There is also a tolerance gap worth naming. We forgive human mistakes more readily than automated ones. After a serious pedestrian injury involving one of its vehicles in 2023, Cruise lost its California driverless permit and then voluntarily suspended operations nationwide, in a country where human drivers are involved in tens of thousands of fatalities each year without triggering anything comparable. Security is no different. An analyst who quarantines the wrong host during an incident gets a postmortem. An autonomous agent that does the same tends to get pulled out of production. That is not entirely irrational; automation scales mistakes the way it scales everything else. But it means the quality bar for autonomous defense is higher than the bar we hold ourselves to, and any realistic design has to account for that.
Defenders also inherit a problem attackers do not: once AI is inside the defense stack, it becomes part of the attack surface. Prompt injection, retrieval poisoning, and tool misuse turn a defensive agent into a privileged component an adversary can try to manipulate. The challenge is twofold: absorb the model's uncertainty, and secure the AI system itself.
Models vs. engineered systems
None of this is an argument for keeping AI on the sidelines. At modern enterprise scale, purely manual defense isn't realistic. The volume of alerts, identity changes, endpoint events, and attack paths is simply too large. Defenders need autonomy.
The mistake is not using AI. It is treating model output as if it were already a trustworthy defensive system. Attackers get value at the model layer. Defenders get value at the systems layer.
Attackers can use a generic model opportunistically. Defenders have to integrate models into environments with real telemetry, assets, policies, and consequences. That is harder, but it is also where the advantage lives. Defenders control the sensors, the enforcement points, and the context across identity, endpoint, network, cloud, and application.
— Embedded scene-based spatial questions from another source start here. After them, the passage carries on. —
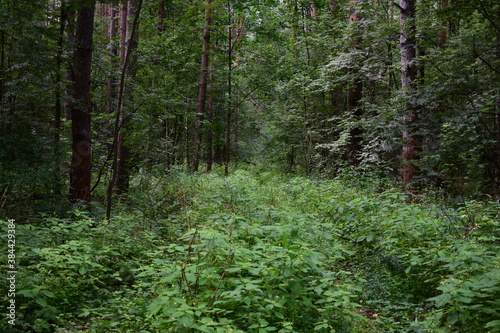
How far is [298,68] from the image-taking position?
16.4m

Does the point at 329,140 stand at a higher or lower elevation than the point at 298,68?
lower

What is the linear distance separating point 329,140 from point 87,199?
12782 millimetres

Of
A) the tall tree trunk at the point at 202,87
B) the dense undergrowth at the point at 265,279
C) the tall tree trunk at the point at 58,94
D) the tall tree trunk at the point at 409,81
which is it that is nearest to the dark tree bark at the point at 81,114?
the tall tree trunk at the point at 58,94

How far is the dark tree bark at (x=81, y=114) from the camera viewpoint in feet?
22.9

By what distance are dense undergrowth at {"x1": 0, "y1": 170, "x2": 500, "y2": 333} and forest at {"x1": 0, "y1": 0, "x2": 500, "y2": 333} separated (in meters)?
0.03

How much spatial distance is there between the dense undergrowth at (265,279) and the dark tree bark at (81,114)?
56.4 inches

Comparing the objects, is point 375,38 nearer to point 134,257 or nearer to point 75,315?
point 134,257

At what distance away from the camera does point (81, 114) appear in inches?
278

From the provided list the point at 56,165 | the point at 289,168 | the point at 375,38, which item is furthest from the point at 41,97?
the point at 289,168

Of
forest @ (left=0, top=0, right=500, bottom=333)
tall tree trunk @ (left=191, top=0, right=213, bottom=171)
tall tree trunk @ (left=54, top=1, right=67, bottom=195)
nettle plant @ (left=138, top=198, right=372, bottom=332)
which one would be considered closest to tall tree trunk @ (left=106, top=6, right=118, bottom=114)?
forest @ (left=0, top=0, right=500, bottom=333)

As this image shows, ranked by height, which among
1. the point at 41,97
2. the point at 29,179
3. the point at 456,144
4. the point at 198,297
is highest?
the point at 41,97

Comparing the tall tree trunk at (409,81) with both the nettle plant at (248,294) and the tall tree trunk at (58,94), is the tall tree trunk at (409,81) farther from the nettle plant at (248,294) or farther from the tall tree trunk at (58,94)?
the tall tree trunk at (58,94)

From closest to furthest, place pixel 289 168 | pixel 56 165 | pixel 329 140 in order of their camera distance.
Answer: pixel 56 165 < pixel 329 140 < pixel 289 168

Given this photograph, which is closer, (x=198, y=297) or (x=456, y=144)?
(x=198, y=297)
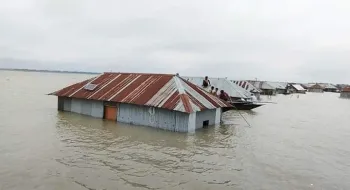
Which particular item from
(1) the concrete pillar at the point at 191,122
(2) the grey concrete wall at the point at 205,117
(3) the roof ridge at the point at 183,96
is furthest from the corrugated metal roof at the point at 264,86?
(1) the concrete pillar at the point at 191,122

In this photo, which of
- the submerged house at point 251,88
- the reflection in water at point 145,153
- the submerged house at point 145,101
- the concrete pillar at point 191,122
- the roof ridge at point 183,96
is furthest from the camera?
the submerged house at point 251,88

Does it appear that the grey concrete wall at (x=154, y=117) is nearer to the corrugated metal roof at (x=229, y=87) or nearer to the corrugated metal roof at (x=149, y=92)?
the corrugated metal roof at (x=149, y=92)

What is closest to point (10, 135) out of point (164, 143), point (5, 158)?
point (5, 158)

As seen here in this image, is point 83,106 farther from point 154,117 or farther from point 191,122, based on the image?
point 191,122

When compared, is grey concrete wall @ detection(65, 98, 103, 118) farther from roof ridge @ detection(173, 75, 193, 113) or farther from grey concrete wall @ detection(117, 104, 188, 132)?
roof ridge @ detection(173, 75, 193, 113)

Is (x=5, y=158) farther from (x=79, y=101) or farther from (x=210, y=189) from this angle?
(x=79, y=101)

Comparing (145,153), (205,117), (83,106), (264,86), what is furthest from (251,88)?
(145,153)
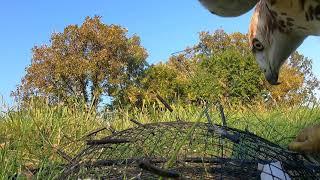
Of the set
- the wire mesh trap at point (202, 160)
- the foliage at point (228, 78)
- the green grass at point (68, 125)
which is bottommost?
the wire mesh trap at point (202, 160)

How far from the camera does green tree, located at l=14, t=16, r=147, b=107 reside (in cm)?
1672

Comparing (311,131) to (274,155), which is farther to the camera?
(274,155)

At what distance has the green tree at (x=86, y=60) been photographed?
54.9 feet

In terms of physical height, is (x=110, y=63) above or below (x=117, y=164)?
above

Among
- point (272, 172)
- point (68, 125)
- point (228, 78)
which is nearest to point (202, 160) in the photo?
point (272, 172)

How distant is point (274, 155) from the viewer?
118cm

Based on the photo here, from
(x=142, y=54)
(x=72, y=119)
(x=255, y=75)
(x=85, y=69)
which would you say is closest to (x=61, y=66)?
(x=85, y=69)

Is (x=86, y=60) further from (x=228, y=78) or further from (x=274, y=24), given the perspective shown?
(x=274, y=24)

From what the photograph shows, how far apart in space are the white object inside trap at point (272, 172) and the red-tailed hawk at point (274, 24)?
7.7 inches

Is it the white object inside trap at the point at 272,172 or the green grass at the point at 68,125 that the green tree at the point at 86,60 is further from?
the white object inside trap at the point at 272,172

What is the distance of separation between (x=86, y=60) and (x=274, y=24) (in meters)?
16.4

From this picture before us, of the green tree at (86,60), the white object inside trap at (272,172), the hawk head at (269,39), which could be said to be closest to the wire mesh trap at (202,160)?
the white object inside trap at (272,172)

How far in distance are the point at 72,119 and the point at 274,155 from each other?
2241mm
They can compare model suggestions against ground truth, gate them with policy, simulate, stage, roll back, and log every action with evidence. Attackers do not have that closed-loop environment.
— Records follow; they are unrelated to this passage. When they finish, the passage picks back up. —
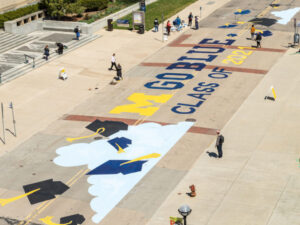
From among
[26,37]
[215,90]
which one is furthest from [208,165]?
[26,37]

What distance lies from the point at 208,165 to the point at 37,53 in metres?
24.3

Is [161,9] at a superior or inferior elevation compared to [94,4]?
inferior

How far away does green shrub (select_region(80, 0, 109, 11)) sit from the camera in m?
58.0

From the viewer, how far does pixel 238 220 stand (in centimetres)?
2270

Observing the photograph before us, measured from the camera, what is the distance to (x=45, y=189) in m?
26.6

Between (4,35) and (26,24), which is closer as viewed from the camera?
(4,35)

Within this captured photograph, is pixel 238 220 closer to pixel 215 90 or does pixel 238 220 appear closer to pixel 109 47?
pixel 215 90

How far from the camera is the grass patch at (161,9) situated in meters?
57.7

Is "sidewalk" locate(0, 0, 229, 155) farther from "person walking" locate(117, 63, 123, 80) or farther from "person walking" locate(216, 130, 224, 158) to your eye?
"person walking" locate(216, 130, 224, 158)

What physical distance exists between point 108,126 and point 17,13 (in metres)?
24.0

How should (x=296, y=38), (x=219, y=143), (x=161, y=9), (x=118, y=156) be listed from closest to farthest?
(x=219, y=143)
(x=118, y=156)
(x=296, y=38)
(x=161, y=9)

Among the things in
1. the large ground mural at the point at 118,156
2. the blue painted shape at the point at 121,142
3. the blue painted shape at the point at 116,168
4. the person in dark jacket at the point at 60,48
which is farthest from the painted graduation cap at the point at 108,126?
the person in dark jacket at the point at 60,48

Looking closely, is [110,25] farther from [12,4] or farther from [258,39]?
[258,39]

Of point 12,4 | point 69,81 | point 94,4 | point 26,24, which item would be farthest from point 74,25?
point 69,81
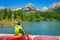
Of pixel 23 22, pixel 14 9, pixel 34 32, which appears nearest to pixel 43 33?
pixel 34 32

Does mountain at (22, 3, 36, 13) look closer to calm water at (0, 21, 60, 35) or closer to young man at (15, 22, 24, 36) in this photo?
calm water at (0, 21, 60, 35)

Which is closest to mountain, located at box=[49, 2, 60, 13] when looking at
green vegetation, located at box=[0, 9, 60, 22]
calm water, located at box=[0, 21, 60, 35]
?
green vegetation, located at box=[0, 9, 60, 22]

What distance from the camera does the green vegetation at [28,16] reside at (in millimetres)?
7270

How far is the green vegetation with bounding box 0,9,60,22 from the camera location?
727 centimetres

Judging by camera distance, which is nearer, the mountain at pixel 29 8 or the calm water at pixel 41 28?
the calm water at pixel 41 28

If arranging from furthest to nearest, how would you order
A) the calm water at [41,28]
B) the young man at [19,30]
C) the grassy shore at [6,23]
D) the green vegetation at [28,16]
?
the grassy shore at [6,23] < the green vegetation at [28,16] < the calm water at [41,28] < the young man at [19,30]

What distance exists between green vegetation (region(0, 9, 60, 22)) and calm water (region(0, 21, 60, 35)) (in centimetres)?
14

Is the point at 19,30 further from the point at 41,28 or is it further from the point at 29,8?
the point at 29,8

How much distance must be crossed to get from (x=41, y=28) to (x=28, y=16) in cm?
60

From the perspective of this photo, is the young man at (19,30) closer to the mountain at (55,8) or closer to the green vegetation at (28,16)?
the green vegetation at (28,16)

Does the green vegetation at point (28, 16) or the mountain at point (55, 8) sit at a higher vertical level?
the mountain at point (55, 8)

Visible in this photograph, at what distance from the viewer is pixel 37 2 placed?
7191 millimetres

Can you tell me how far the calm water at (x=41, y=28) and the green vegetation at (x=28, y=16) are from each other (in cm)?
14

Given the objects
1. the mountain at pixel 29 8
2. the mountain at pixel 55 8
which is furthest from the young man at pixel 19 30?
the mountain at pixel 55 8
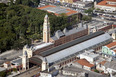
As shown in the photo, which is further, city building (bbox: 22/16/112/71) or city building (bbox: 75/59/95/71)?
city building (bbox: 22/16/112/71)

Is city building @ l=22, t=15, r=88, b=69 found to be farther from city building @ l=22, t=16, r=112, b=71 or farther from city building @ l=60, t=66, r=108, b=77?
city building @ l=60, t=66, r=108, b=77

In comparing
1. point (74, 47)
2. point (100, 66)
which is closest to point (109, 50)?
point (74, 47)

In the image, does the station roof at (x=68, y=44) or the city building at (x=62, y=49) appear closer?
the city building at (x=62, y=49)

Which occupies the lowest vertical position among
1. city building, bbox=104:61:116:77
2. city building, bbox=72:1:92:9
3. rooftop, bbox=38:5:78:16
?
city building, bbox=104:61:116:77

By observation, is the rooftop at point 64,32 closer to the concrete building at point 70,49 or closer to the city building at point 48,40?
the city building at point 48,40

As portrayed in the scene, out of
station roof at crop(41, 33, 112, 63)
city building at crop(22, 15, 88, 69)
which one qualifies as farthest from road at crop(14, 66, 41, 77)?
station roof at crop(41, 33, 112, 63)

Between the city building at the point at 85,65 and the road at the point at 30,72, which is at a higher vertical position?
the city building at the point at 85,65

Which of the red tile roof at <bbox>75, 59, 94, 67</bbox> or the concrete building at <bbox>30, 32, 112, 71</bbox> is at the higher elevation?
the concrete building at <bbox>30, 32, 112, 71</bbox>

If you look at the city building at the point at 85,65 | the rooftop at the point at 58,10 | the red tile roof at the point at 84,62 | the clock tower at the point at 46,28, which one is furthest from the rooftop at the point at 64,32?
the rooftop at the point at 58,10

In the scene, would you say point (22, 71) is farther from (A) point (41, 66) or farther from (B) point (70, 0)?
(B) point (70, 0)
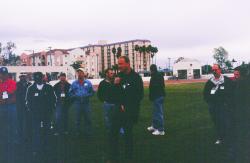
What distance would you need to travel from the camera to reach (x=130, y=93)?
24.1 ft

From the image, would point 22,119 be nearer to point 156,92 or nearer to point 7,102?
point 7,102

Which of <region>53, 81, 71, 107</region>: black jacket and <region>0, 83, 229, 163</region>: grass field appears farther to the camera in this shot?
<region>53, 81, 71, 107</region>: black jacket

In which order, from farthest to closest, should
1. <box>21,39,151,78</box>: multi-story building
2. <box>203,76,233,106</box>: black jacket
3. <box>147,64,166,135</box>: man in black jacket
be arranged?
<box>21,39,151,78</box>: multi-story building, <box>147,64,166,135</box>: man in black jacket, <box>203,76,233,106</box>: black jacket

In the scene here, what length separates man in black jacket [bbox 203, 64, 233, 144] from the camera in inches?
343

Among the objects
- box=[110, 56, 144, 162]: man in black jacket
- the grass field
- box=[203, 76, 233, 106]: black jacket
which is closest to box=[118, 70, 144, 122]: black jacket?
box=[110, 56, 144, 162]: man in black jacket

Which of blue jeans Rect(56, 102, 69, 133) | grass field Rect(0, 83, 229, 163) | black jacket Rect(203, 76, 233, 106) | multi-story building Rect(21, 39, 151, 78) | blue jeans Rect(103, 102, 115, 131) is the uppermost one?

The path to autonomous defense is not waiting for perfect models. It is building bounded, verifiable autonomy around imperfect ones: stochastic planning, policy-bounded execution. Let the model explore hypotheses, candidate detections, and response plans; variance widens the search space. Execution is different. It needs grounding in local telemetry, fact verification, hard policy gates, blast-radius limits, rollback, and audit trails. The problem is not autonomy. The problem is unchecked autonomy.
Google's Project Zero showed what this looks like in practice with Big Sleep, where an LLM agent found a real exploitable vulnerability in SQLite. The model did the creative work of reasoning about code paths, but it operated inside a scaffolded system with fuzzers, sanitizers, and human review gating the claims. The interesting part is not that a model found a bug. It is that the surrounding system made the find trustworthy. That is the template defenders need.
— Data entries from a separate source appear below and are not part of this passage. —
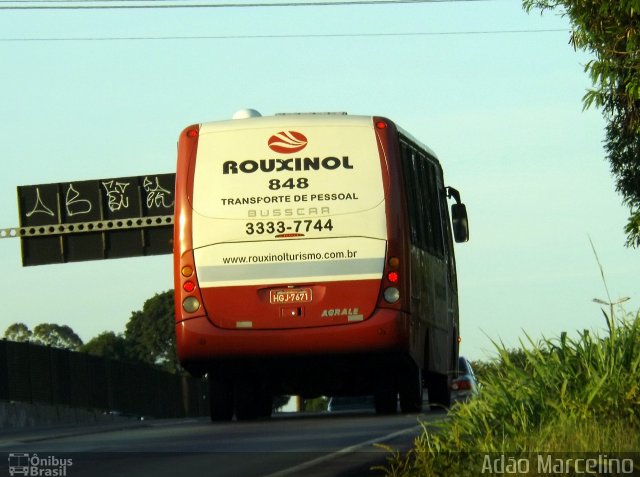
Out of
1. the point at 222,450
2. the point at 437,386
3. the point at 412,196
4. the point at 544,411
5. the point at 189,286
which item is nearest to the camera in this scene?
the point at 544,411

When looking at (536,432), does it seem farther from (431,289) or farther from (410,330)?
(431,289)

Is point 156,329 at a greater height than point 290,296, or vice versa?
point 156,329

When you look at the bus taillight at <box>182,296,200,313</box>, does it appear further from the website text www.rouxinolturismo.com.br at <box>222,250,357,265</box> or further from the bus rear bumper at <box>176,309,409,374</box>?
the website text www.rouxinolturismo.com.br at <box>222,250,357,265</box>

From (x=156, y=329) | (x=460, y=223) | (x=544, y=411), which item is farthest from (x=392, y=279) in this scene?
(x=156, y=329)

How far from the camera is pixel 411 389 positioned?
67.4ft

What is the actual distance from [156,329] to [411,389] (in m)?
89.1

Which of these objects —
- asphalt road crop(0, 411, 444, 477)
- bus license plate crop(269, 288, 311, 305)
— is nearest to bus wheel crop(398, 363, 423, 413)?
asphalt road crop(0, 411, 444, 477)

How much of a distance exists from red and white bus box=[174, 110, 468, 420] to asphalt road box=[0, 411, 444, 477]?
35.3 inches

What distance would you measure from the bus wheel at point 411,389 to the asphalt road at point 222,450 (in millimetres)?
935

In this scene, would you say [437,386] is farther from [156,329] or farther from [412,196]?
[156,329]

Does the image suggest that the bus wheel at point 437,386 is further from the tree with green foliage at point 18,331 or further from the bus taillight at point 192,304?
the tree with green foliage at point 18,331

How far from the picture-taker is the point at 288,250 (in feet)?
62.5

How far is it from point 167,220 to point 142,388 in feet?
20.9

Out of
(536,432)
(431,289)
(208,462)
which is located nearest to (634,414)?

In the short term, AI helps attackers faster because offense tolerates noise. In the long term, defenders own the telemetry, policy context, and enforcement points needed to turn noisy intelligence into reliable action. The contest is not who has the smarter model. It is who builds the better system around it. If we get that right, AI may help attackers first, but it does not have to help them most.
Disclaimer: These are my personal thoughts and do not reflect the views of my current employer or any previous employers.